= Work to be completed =
Extract every line in the material below that contains the string "pyautogui", and treat uppercase and lowercase as different.

>> begin Records

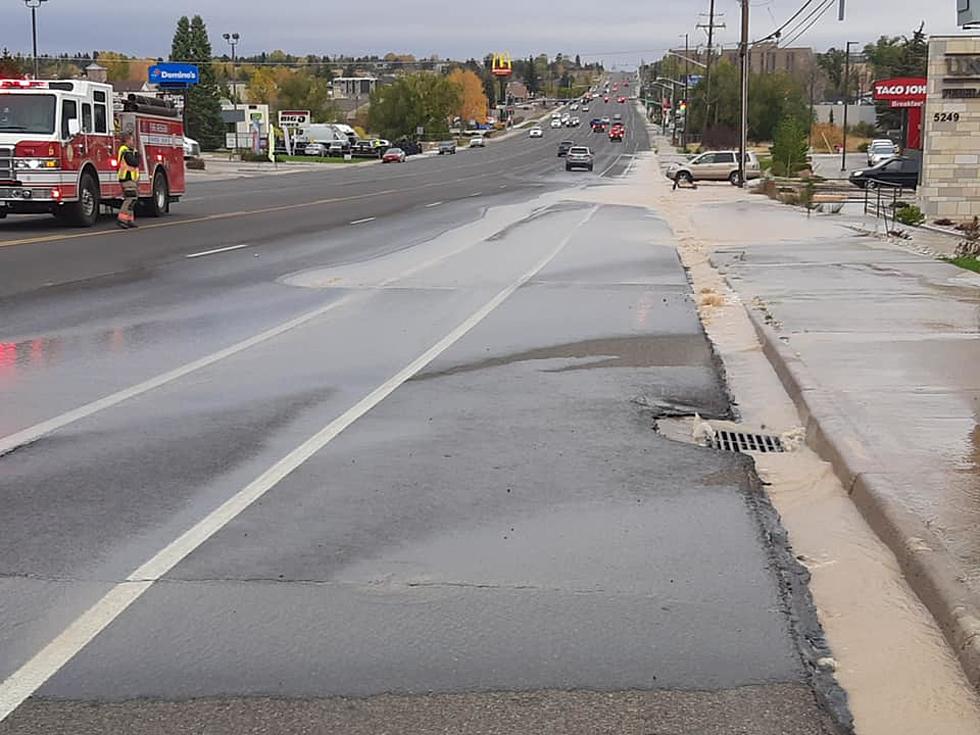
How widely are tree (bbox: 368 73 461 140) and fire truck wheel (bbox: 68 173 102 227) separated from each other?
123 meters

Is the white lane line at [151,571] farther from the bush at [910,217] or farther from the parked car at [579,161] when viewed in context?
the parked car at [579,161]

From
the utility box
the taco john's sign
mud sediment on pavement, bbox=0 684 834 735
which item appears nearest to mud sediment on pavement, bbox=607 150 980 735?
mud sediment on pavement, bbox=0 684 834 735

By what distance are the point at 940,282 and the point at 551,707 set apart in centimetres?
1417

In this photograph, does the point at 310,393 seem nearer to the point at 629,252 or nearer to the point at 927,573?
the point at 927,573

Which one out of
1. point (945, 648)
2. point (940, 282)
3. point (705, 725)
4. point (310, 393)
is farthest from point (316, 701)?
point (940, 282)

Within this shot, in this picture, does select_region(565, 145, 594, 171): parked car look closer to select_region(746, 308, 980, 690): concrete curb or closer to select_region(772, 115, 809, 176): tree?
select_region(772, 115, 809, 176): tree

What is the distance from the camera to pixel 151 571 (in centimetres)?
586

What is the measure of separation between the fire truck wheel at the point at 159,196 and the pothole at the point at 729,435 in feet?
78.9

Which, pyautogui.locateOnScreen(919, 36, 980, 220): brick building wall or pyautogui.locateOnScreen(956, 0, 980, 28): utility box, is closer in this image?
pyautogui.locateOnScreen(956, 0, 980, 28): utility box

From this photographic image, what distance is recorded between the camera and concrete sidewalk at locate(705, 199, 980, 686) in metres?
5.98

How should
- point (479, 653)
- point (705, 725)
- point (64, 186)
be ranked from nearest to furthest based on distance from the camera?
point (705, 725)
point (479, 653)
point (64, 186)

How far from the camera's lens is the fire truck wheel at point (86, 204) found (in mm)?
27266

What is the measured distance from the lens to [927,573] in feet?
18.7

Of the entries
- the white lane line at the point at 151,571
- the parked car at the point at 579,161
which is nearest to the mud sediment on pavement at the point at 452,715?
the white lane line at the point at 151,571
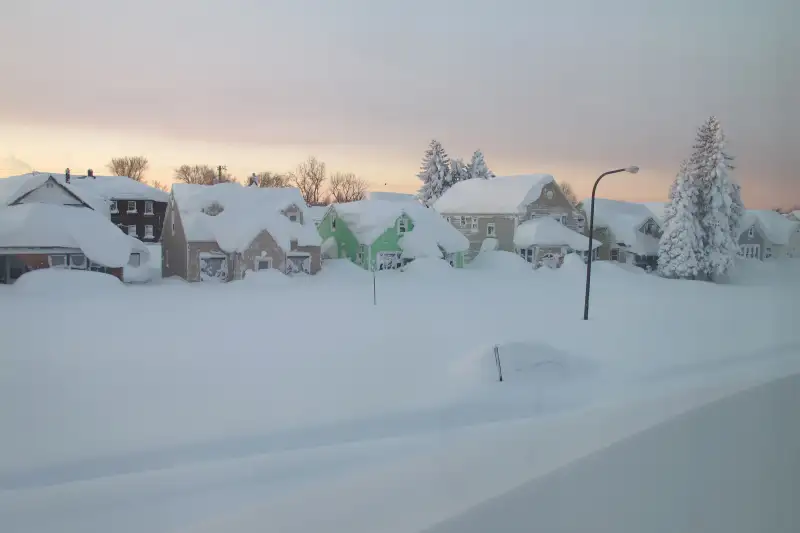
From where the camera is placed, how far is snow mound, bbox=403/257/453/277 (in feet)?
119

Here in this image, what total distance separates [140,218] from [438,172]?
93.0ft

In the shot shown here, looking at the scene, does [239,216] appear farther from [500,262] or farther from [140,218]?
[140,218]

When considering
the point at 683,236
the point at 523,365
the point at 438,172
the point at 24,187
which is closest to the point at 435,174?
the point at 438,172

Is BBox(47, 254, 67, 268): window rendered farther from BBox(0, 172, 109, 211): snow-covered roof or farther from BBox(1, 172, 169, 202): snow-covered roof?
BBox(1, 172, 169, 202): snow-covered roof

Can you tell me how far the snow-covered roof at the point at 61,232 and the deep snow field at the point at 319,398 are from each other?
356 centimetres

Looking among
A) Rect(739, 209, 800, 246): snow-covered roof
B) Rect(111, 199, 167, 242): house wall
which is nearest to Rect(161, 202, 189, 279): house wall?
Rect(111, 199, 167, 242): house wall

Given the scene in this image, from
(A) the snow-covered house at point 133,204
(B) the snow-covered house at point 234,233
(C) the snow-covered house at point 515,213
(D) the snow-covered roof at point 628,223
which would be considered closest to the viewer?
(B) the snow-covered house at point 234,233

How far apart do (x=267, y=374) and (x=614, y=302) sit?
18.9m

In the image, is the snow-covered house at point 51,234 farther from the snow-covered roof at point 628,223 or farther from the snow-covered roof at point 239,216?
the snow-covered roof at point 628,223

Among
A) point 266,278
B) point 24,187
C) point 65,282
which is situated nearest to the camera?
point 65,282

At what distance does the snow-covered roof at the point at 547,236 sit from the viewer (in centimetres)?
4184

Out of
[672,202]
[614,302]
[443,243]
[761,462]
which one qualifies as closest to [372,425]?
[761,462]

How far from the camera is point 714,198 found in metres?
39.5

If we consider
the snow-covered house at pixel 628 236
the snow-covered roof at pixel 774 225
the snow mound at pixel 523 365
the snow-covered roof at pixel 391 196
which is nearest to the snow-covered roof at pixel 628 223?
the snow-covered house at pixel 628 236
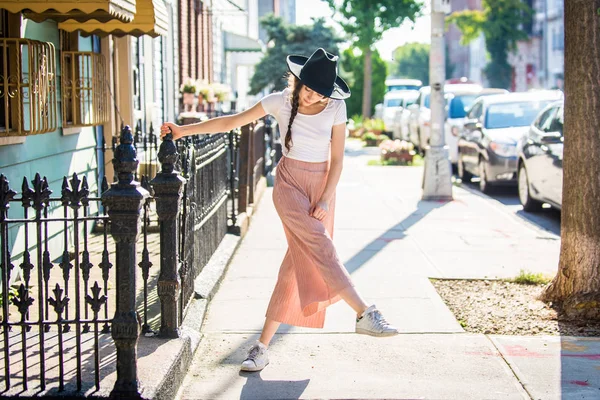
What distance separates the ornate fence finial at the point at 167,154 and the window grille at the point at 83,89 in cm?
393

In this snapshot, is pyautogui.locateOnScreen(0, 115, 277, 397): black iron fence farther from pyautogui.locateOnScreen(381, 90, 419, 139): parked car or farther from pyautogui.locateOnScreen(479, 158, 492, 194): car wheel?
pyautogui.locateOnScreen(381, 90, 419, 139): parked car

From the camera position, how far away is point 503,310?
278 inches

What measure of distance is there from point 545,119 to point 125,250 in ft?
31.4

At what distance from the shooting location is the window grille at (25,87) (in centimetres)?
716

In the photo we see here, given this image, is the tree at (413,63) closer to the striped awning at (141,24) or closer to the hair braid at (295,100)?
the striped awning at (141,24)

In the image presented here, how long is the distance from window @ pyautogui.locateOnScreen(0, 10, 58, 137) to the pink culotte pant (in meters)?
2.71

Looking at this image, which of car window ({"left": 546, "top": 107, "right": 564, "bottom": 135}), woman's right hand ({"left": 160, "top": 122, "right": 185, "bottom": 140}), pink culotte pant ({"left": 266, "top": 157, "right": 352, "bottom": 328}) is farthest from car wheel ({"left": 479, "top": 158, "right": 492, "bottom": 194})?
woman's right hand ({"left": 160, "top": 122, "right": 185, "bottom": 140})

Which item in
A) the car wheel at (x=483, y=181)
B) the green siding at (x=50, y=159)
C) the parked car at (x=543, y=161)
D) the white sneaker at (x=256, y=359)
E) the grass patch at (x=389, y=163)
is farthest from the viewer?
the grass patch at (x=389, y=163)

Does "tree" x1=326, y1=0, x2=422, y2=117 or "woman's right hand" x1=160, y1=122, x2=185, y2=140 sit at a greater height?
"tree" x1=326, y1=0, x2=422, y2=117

>> end Records
>> begin Records

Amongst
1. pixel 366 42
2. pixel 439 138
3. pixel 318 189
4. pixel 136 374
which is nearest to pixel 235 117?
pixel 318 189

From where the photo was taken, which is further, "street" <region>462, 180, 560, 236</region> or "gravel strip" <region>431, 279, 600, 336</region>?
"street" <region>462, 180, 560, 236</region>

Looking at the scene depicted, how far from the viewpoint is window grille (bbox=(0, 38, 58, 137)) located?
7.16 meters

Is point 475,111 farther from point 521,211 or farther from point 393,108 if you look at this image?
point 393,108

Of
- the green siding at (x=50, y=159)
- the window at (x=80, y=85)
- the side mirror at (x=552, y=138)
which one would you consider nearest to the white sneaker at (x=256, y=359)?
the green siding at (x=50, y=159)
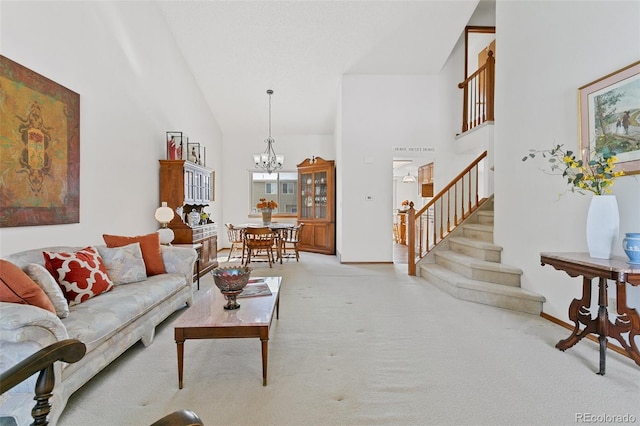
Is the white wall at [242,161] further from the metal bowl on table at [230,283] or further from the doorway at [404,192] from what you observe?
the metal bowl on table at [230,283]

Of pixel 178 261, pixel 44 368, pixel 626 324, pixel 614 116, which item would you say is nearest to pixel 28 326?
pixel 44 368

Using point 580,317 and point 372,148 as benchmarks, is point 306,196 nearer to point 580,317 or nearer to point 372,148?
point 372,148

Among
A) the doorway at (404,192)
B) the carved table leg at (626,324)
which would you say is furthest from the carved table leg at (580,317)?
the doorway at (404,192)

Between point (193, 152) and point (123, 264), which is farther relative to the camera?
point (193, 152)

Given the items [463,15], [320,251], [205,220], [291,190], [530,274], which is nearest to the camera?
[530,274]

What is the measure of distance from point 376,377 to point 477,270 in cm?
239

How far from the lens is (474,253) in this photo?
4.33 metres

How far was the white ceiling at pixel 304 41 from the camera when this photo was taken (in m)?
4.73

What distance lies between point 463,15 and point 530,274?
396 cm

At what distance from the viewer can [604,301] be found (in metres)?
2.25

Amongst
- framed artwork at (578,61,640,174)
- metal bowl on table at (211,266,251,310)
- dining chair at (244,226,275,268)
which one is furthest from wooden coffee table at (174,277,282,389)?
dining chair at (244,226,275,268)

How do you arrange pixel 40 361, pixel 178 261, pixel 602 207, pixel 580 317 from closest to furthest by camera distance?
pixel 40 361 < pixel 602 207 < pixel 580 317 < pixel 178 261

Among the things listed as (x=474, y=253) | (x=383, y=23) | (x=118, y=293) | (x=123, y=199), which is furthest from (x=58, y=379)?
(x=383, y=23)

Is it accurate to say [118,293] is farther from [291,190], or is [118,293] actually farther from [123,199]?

>> end Records

= Output of the task =
Which, pyautogui.locateOnScreen(919, 36, 980, 220): brick building wall or pyautogui.locateOnScreen(956, 0, 980, 28): utility box, is closer in this image?
pyautogui.locateOnScreen(956, 0, 980, 28): utility box
In this snapshot, is pyautogui.locateOnScreen(0, 115, 277, 397): black iron fence farther from pyautogui.locateOnScreen(381, 90, 419, 139): parked car or farther from pyautogui.locateOnScreen(479, 158, 492, 194): car wheel?
pyautogui.locateOnScreen(381, 90, 419, 139): parked car
In the image presented here, how long is the distance from window @ pyautogui.locateOnScreen(0, 10, 58, 137) to the pink culotte pant (in meters)?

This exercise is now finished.